Someone on a boat spotted the orca on Prince of Wales Island near the coast of British Columbia, Julie Fair, a spokeswoman for the National Oceanic and Atmospheric Administration, said in an email.

The first call to the U.S. Coast Guard came around 9 a.m. about the whale stranded on the rugged coast at least three feet above the tide line.

Soon, Chance Strickland, the captain of a private yacht in Alaska, and his crew anchored and came ashore to spray the whale with sea water. The fog kept the whale cool and chased away birds that had gathered in the trees nearby, waiting to eat the orca alive.

Mr Strickland and his crew hoped the 13-year-old whale would swim and return to the sea at low tide that afternoon. Mr. Strickland could hear the orca calling the killer whales swimming in the area.

“I don’t speak much whale, but it didn’t seem like that much,” he said.

People on other boats stopped with water and buckets to water the orca. Mr Strickland and his crew gave the whale a wide berth in case it fluttered around, he said.

“Tears came out of my eyes,” he said. “It was pretty sad.”

Mr Strickland left the island after wildlife officials came to relieve him and his crew, he said.

The tide finally came around 2 p.m. local time, NOAA said, and the seawater eventually rose so high that the whale, known as the T146D, swam again.

“It moved a little slowly at first and meandered a little before swimming away,” said Ms. Fair.

It was a happy ending for the whale, which returned to the sea about six hours after being discovered on the shore. The Canadian authorities confirmed that the orca was a Bigg killer whale of the “continuous west coast” population.

The stranding occurred just one day after a strong 8.2 magnitude earthquake off the coast of Southwest Alaska. However, the quake, the largest in the country in 50 years, did not cause the whale to become stranded, NOAA said.

Toa, an orphaned baby killer whale, suffered a different fate than T146D after washing ashore in New Zealand this month.
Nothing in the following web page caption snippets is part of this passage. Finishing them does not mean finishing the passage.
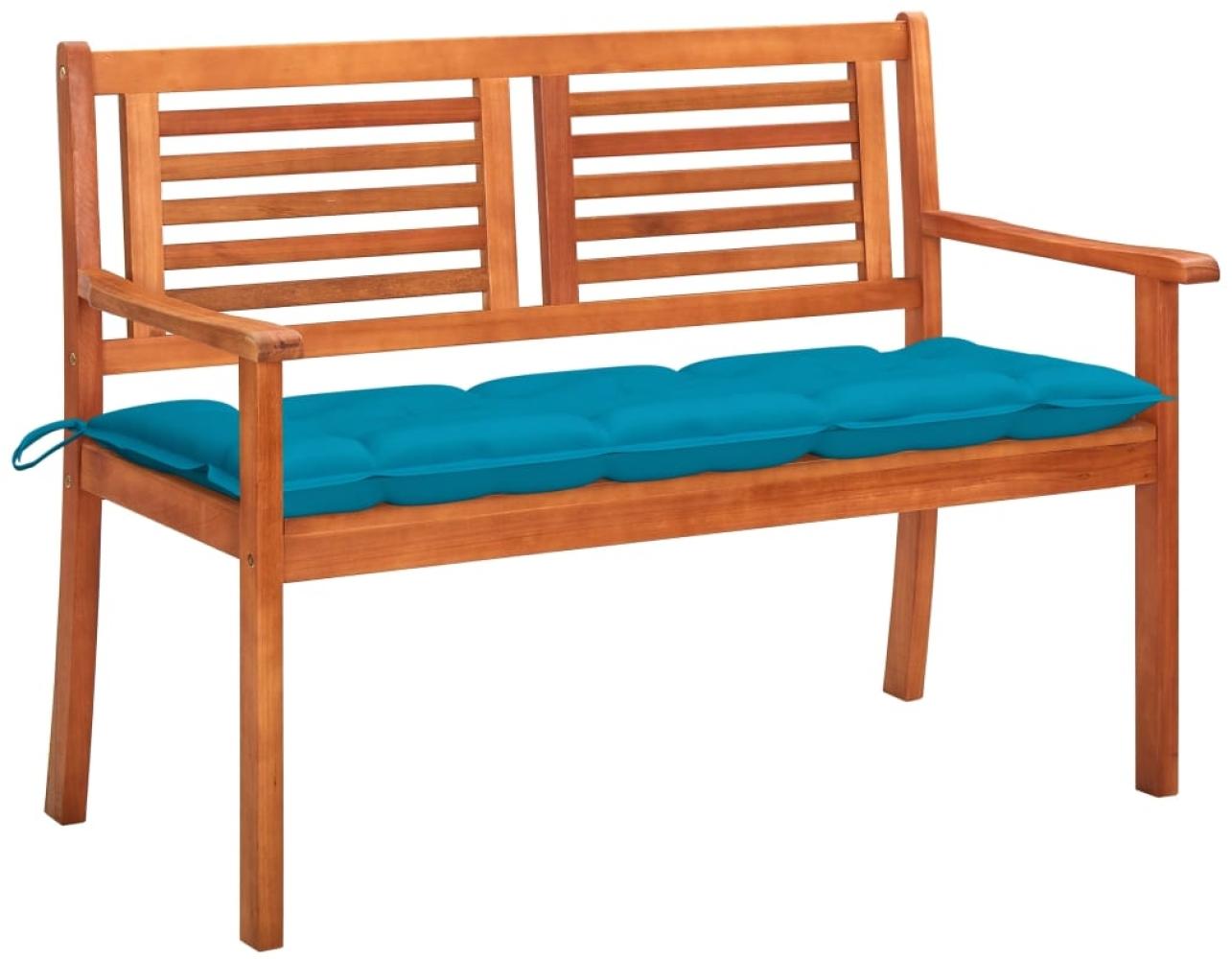 vidaXL 2-Sitzer-Gartenbank mit Auflage 120 cm Massivholz Eukalyptus 3060988 Bild 1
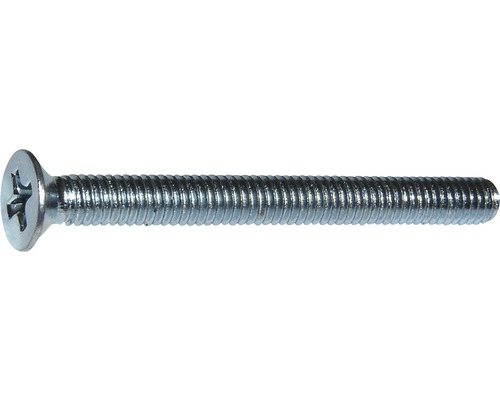 Vis à bois à tête fraisée et empreinte cruciforme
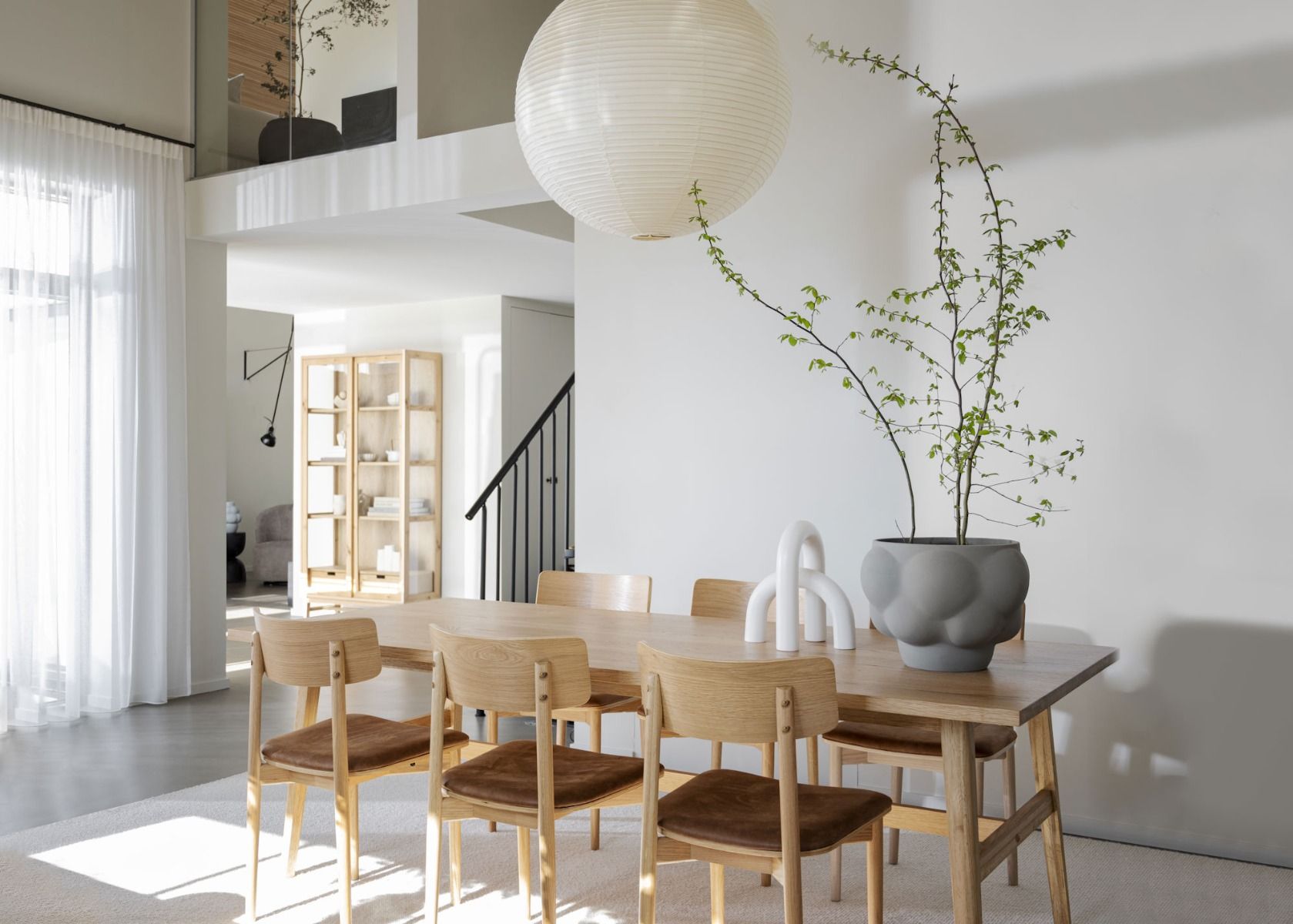 Rowico Plainfield ruokapöytä 220cm, tammi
Although conservationists fed the whale in a makeshift pool and volunteers searched the coast for days to find Toa’s family, the orca eventually died.

In one of the world’s largest whale strandings ever recorded, Australian rescuers last year rescued 108 of the 470 whales that landed on a wide, secluded sandbar in the rugged harbor of Macquarie, Tasmania.

Live whale stranding is uncommon, but does happen from time to time, experts said.

Five whales, including T146D, have been recorded as stranded on the west coast in the past two decades, said Jared Towers, a researcher with Fisheries and Oceans Canada, a government agency, and Bay Cetology, a killer whale research organization.

“These whales would hunt seals or sea lions and just make a mistake and basically get stuck and then the tide would go out,” he said.

Every whale but one survived stranding, he said. While a stranded orca is on the shore, it is at risk of overheating, being crushed by gravity, or being attacked by birds or bears.

Mr Towers said it was difficult to say how long the whale would have survived if the tide hadn’t come. He said he heard about a whale that had waited 11 hours for the water to rise. Since T146D was still a teenager, his body was small enough not to be crushed by gravity, he said, adding that he survived the stranding with only superficial cuts and abrasions.

He said the whale may have been waiting for the tide to come in after getting stuck in the rocks. Instead, however, the tide fell, so that the orca was separated from other whales in the area for a few hours.

“There’s a pretty good chance it will meet you now, and it just leads a normal life after spending some time out of the water,” he said.